■ REQUIRED WORK: Give the data below as a JSON list of strings, one string per line. Skip blank lines and leave out the pictures.
· · · · · · ·
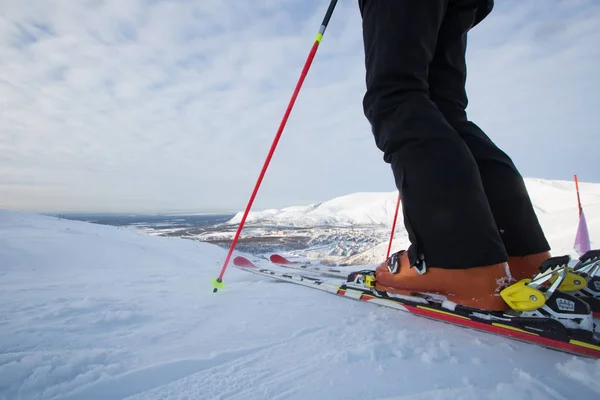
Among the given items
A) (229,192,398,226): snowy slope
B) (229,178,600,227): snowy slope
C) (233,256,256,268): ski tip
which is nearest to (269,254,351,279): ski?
(233,256,256,268): ski tip

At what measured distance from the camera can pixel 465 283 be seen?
947 mm

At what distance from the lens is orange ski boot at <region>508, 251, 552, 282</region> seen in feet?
3.69

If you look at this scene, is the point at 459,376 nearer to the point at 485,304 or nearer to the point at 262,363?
the point at 485,304

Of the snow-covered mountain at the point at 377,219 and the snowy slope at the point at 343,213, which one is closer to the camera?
the snow-covered mountain at the point at 377,219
· · · · · · ·
■ CORRECT RESULT:
[
  "Among the given items",
  "A) (229,192,398,226): snowy slope",
  "B) (229,178,600,227): snowy slope",
  "C) (233,256,256,268): ski tip",
  "which is nearest to (269,254,351,279): ski?",
  "(233,256,256,268): ski tip",
  "At what measured distance from the camera can pixel 465 283 be seen?",
  "947 mm",
  "At what distance from the lens is orange ski boot at <region>508, 251, 552, 282</region> seen in feet?",
  "3.69",
  "If you look at this scene, is the point at 459,376 nearer to the point at 485,304 or nearer to the point at 262,363?",
  "the point at 485,304",
  "Of the snow-covered mountain at the point at 377,219 and the snowy slope at the point at 343,213, which one is closer to the camera?",
  "the snow-covered mountain at the point at 377,219"
]